Technikpessimistisch könnte man nun sagen: Wer täglich mit einer Puppe spricht, wird die Technologie vielleicht noch eher vermenschlichen, wird ihren Antworten womöglich eher glauben, egal, ob sie stimmen oder nicht, wird eher eine parasoziale Beziehung à la Her mit ihr aufbauen. Und wer sich die aktuellen Pisa-Tests anschaut, der möchte womöglich nicht riskieren, dass eine Generation ihre Aufmerksamkeit der KI schenkt statt dem Erwerb von Lese- und Mathekenntnissen.
Nur beäugen Menschen bekanntlich jede neue Kulturtechnik kritisch. Die Generation Z muss sich anhören, das Smartphone mache sie dumm, und überraschenderweise strömen viele jetzt trotzdem erfolgreich auf den Arbeitsmarkt. Die Millennials vor ihnen mussten sich für ihre Videospiele rechtfertigen. Den Babyboomern suggerierte man, dass Comics fürchterlich für sie seien. Und ja, selbst Büchern stand man einst kritisch gegenüber.

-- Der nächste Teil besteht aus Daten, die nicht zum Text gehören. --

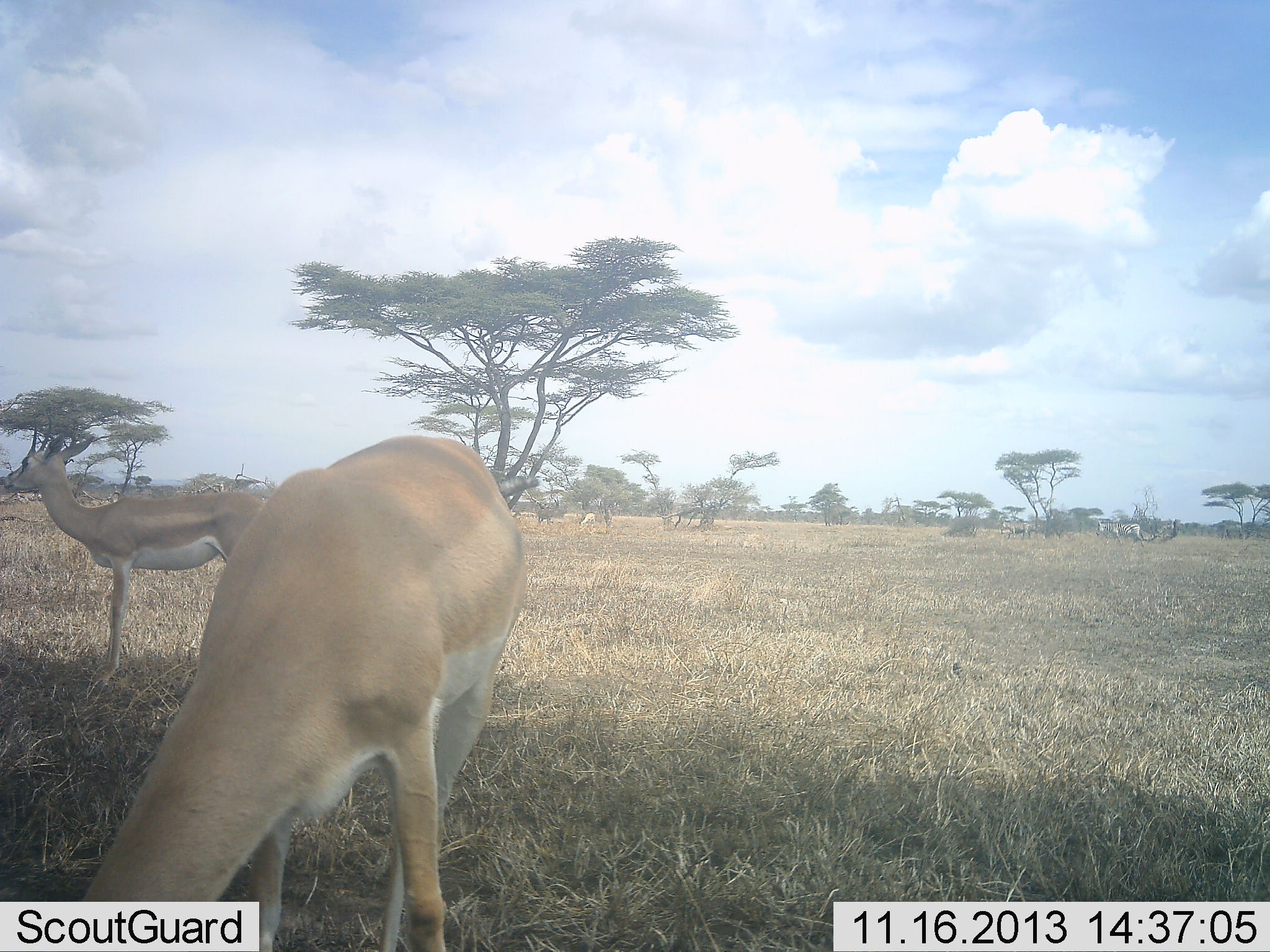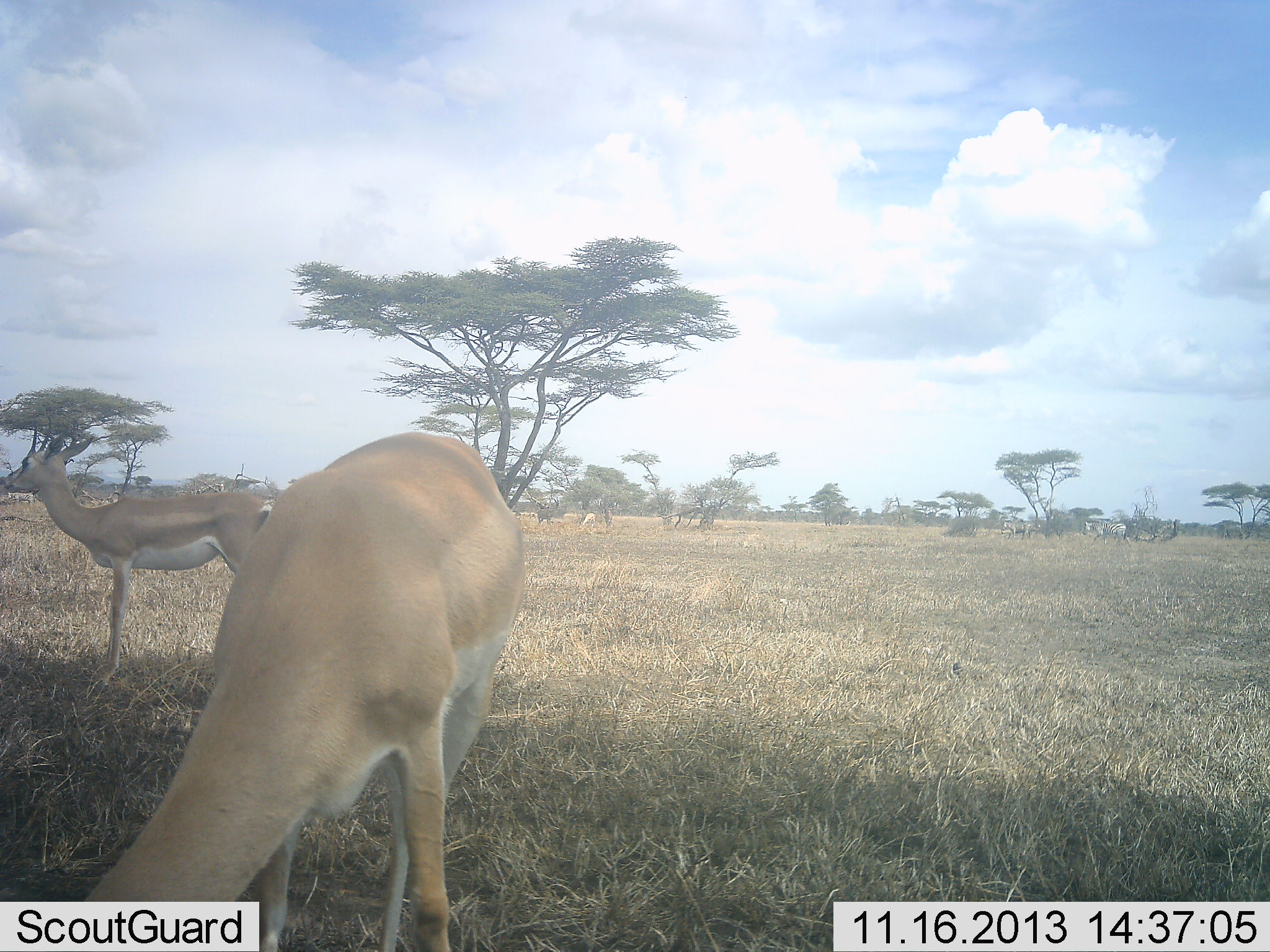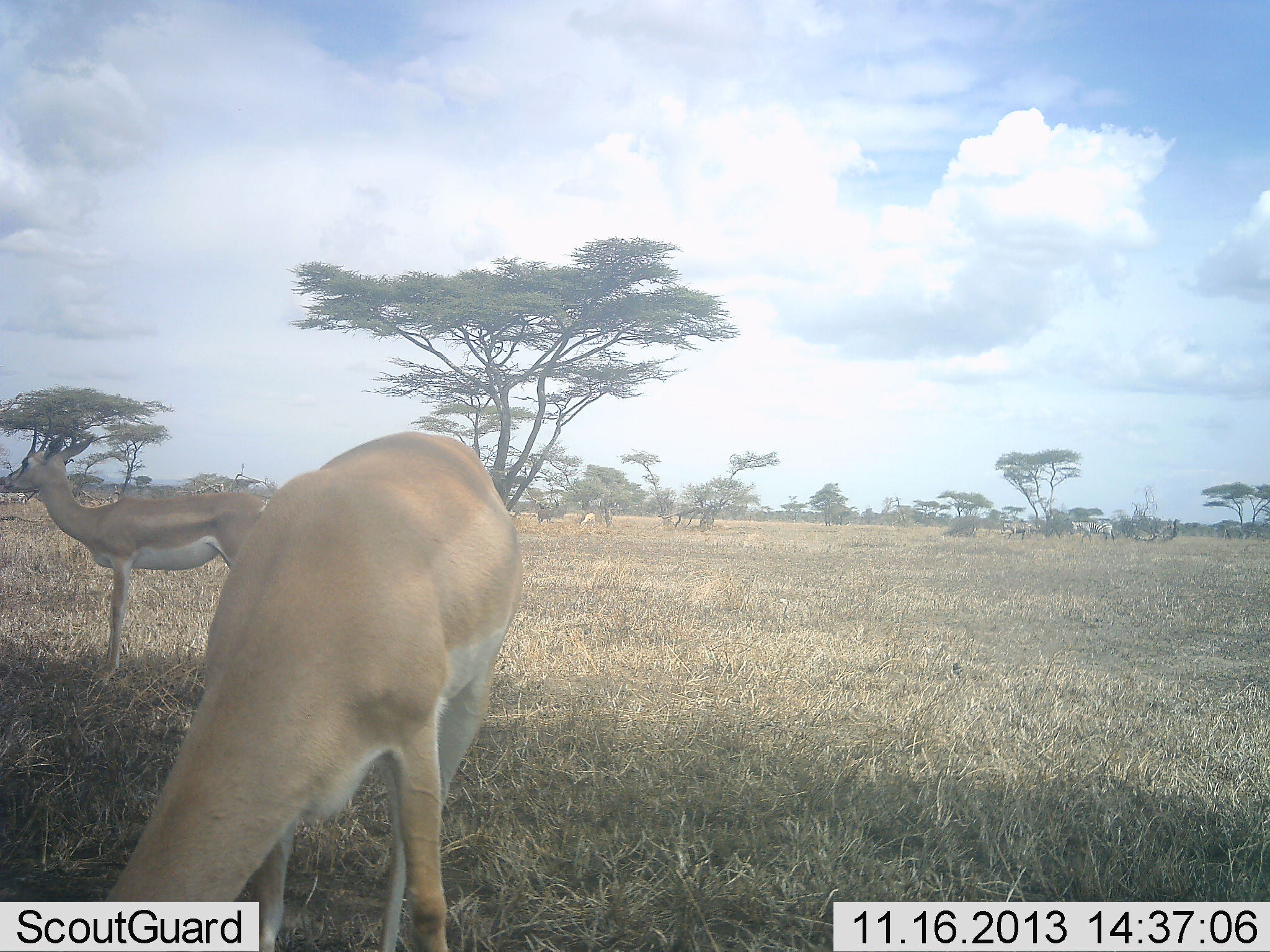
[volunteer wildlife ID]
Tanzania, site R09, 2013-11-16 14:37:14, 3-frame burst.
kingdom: Animalia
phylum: Chordata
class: Mammalia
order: Artiodactyla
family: Bovidae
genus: Nanger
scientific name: Nanger granti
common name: grant's gazelle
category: gazellegrants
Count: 2.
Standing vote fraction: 83%.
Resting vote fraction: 4%.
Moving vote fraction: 4%.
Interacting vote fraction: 0%.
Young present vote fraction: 0%.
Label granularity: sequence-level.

Mal ehrlich: Bisher ist noch jede Generation mit jeder neuen Kulturtechnik, mit jeder neuen Technologie klargekommen. Künstliche Intelligenz wird nicht mehr weggehen, nur weil Erwachsene glauben, dass sie "Gefahren birgt". Kinder werden damit in Kontakt kommen.
Seit Jahren fragt sich die Tech-Welt, was nach dem Smartphone kommt. OpenAI hat erst vor wenigen Wochen für 6,5 Milliarden Dollar die Firma des Ex-Apple-Designers Jony Ive gekauft, damit dieser ein KI-Gerät entwickelt.
Vielleicht ist das aber langfristig gesehen komplett überflüssig, weil die Kinder von heute ihre KI-Spielzeuge mit ins Erwachsenenalter nehmen. Wer weiß? Statt Smartphones stehen dann in 20 Jahren sprechende Barbies, Barneys, Paw-Patrol-Hunde und Batmans auf Büro-Schreibtischen und organisieren die Termine ihrer Besitzer. Was KI-Zukunftsvisionen angeht, wäre es zumindest nicht die schlechteste Variante.